READING PASSAGE below:
CROSS_VALIDATION_FOLDS = 10

## Loading the data

Let's start by loading the train and test data.

We also want to extend the available features by generating dummies for all categorical columns.

At the end of this process, we should end up with a dataset with 82 columns.

In [None]:
df_train = pd.read_csv("../input/30-days-of-ml/train.csv")
df_test = pd.read_csv("../input/30-days-of-ml/test.csv")

cont_features = [f for f in df_train.columns.tolist() if f.startswith('cont')]
cat_features = [f for f in df_train.columns.tolist() if f.startswith('cat')]

dummies = pd.get_dummies(df_train.append(df_test)[cat_features])
df_train[dummies.columns] = dummies.iloc[:len(df_train), :]
df_test[dummies.columns] = dummies.iloc[len(df_train): , :]

## Duplicating code sucks

It does big time.

For this competition, I'll be using several ensemble models stacked on top of each other. I didn't want to duplicate all of the boilerplate code to make that work, so I created a few classes that will help me keep the notebook as clean as possible.
End of READING PASSAGE.
AVAILABLE DATA below:
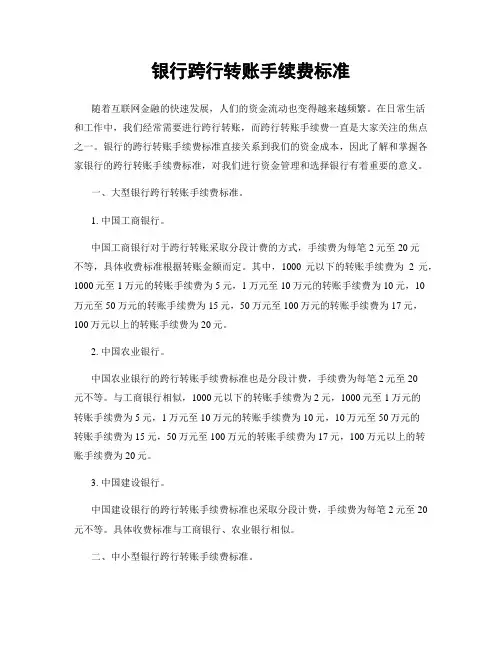 银行跨行转账手续费标准

随着互联网金融的快速发展，人们的资金流动也变得越来越频繁。在日常生活和工作中，我们经常需要进行跨行转账，而跨行转账手续费一直是大家关注的焦点之一。银行的跨行转账手续费标准直接关系到我们的资金成本，因此了解和掌握各家银行的跨行转账手续费标准，对我们进行资金管理和选择银行有着重要的意义。

一、大型银行跨行转账手续费标准。

1. 中国工商银行。

中国工商银行对于跨行转账采取分段计费的方式，手续费为每笔 2 元至 20 元不等，具体收费标准根据转账金额而定。其中，1000 元以下的转账手续费为 2 元，1000 元至 1 万元的转账手续费为 5 元，1 万元至 10 万元的转账手续费为 10 元，10 万元至 50 万元的转账手续费为 15 元，50 万元至 100 万元的转账手续费为 17 元，100 万元以上的转账手续费为 20 元。

2. 中国农业银行。

中国农业银行的跨行转账手续费标准也是分段计费，手续费为每笔 2 元至 20 元不等。与工商银行相似，1000 元以下的转账手续费为 2 元，1000 元至 1 万元的转账手续费为 5 元，1 万元至 10 万元的转账手续费为 10 元，10 万元至 50 万元的转账手续费为 15 元，50 万元至 100 万元的转账手续费为 17 元，100 万元以上的转账手续费为 20 元。

3. 中国建设银行。

中国建设银行的跨行转账手续费标准也采取分段计费，手续费为每笔 2 元至 20 元不等。具体收费标准与工商银行、农业银行相似。

二、中小型银行跨行转账手续费标准。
End of AVAILABLE DATA.
• [QUESTIONS]
**A.** In the machine learning notebook excerpt, how many columns should the dataset have once dummies are generated for the categorical columns?
**B.** Retype the machine learning notebook excerpt from "We also want" down to "dummies = pd.get_dummies(df_train.append(df_test)[cat_features])".
**C.** Continue the machine learning notebook excerpt after its last sentence.

• [YOUR RESPONSES]
**A.** 82 columns.

**B.**
We also want to extend the available features by generating dummies for all categorical columns.

At the end of this process, we should end up with a dataset with 82 columns.

In [None]:
df_train = pd.read_csv("../input/30-days-of-ml/train.csv")
df_test = pd.read_csv("../input/30-days-of-ml/test.csv")

cont_features = [f for f in df_train.columns.tolist() if f.startswith('cont')]
cat_features = [f for f in df_train.columns.tolist() if f.startswith('cat')]

dummies = pd.get_dummies(df_train.append(df_test)[cat_features])

**C.**
Bonus: Experimenting with this mini-framework should be way easier than having to make the exact change all over the notebook.

For this idea to work, I first created a wrapper class for each of the four different models I'll be using.

In [None]:
class Model(object):
    """
    Base model class from which every specific model implementation will inherit.
    Args:
        - preprocessor: A standard sklearn pipeline component that will be used
            to transform the data.
        - model_params: A dictionary with the parameters that will be used
            to construct the model.
    """
    
    def __init__(self, preprocessor=None, model_params={}):
        self.preprocessor = preprocessor
        self.model_params = model_params
        self._model = None

    def preprocess(self, datasets):
        """
        Preprocesses the list of supplied datasets using the configured
        preprocessor and returns the transformed data.
        """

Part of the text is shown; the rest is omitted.